Invocation du compilateur via un script shell

Idée de stocker la commande de compilation

Nous avons vu qu'il était en général utile de spécifier de nombreuses options de débogage ou d'optimisation, ainsi que des options qui référencent des bibliothèques. Comment alors ne pas retaper une très longue commande à chaque fois que nous avons besoin de recompiler notre programme ? Utiliser le rappel de commande dans le terminal ? Insuffisant d'une session à l'autre. Pénible de chercher dans l'historique des commandes.

Il faut donc d'une manière ou d'une autre stocker la commande de compilation. L'idée la plus simple qui vient à l'esprit est de stocker la commande telle quelle. Où ? En commentaire dans le fichier source ?

  • Pas pratique : copier-coller nécessaire à chaque session.
  • Pas logique : information spécifique à un compilateur et une machine avec le code source Fortran indépendant du compilateur.

Déjà mieux que dans le fichier source : idée de stocker la commande de compilation dans un fichier à part, c'est-à-dire un script shell.

Manipulation 2

  • Créer un fichier contenant la commande de compilation du programme trivial.
  • Ajouter les options de débogage.
  • Se servir de ce fichier pour compiler.

Programme à plusieurs fichiers

Il est intéressant de répartir le code d'un programme sur plusieurs fichiers pour : la clarté ; la gestion de versions ; le travail à plusieurs ; diminuer le temps de compilation (cf. infra).

L'idée simple de stocker la commande de compilation telle quelle se heurte à la difficulté engendrée par les programmes à plusieurs fichiers. Nous allons voir pourquoi. Mais expliquons d'abord comment compiler un programme à plusieurs fichiers.

Possibilité de compiler d'un coup tous les fichiers composant un programme :

gfortran [options] foo1.f90 foo2.f90 ...

• ÉNONCÉ ÉCRIT 1: D'après l'extrait choisi, où vaut-il mieux stocker la commande de compilation plutôt que dans le fichier source ?
• ÉNONCÉ ÉCRIT 2: Recopiez mot pour mot le passage de l'extrait choisi qui commence par « Nous avons vu » et se poursuit jusqu'à « indépendant du compilateur. ».

• JEU DE DONNÉES:
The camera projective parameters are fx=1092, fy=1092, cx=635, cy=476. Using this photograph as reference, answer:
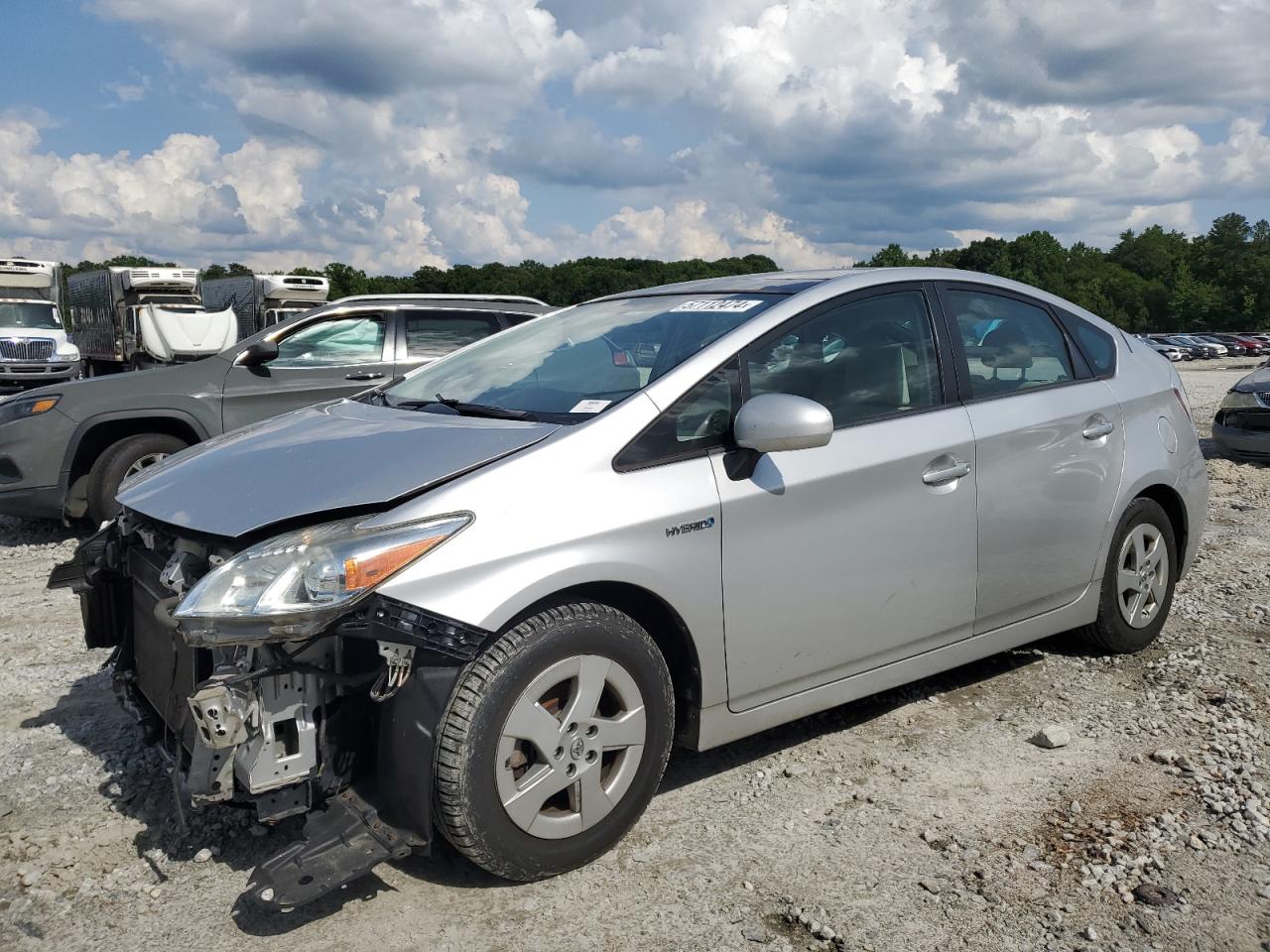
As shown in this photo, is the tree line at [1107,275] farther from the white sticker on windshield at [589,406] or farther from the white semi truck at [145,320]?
the white sticker on windshield at [589,406]

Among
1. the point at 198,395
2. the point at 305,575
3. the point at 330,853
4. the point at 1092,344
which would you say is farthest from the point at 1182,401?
the point at 198,395

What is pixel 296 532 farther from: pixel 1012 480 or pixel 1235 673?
pixel 1235 673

• BONNE RÉPONSE 1: Dans un fichier à part, c'est-à-dire un script shell.

• BONNE RÉPONSE 2:
Nous avons vu qu'il était en général utile de spécifier de nombreuses options de débogage ou d'optimisation, ainsi que des options qui référencent des bibliothèques. Comment alors ne pas retaper une très longue commande à chaque fois que nous avons besoin de recompiler notre programme ? Utiliser le rappel de commande dans le terminal ? Insuffisant d'une session à l'autre. Pénible de chercher dans l'historique des commandes.

Il faut donc d'une manière ou d'une autre stocker la commande de compilation. L'idée la plus simple qui vient à l'esprit est de stocker la commande telle quelle. Où ? En commentaire dans le fichier source ?

  • Pas pratique : copier-coller nécessaire à chaque session.
  • Pas logique : information spécifique à un compilateur et une machine avec le code source Fortran indépendant du compilateur.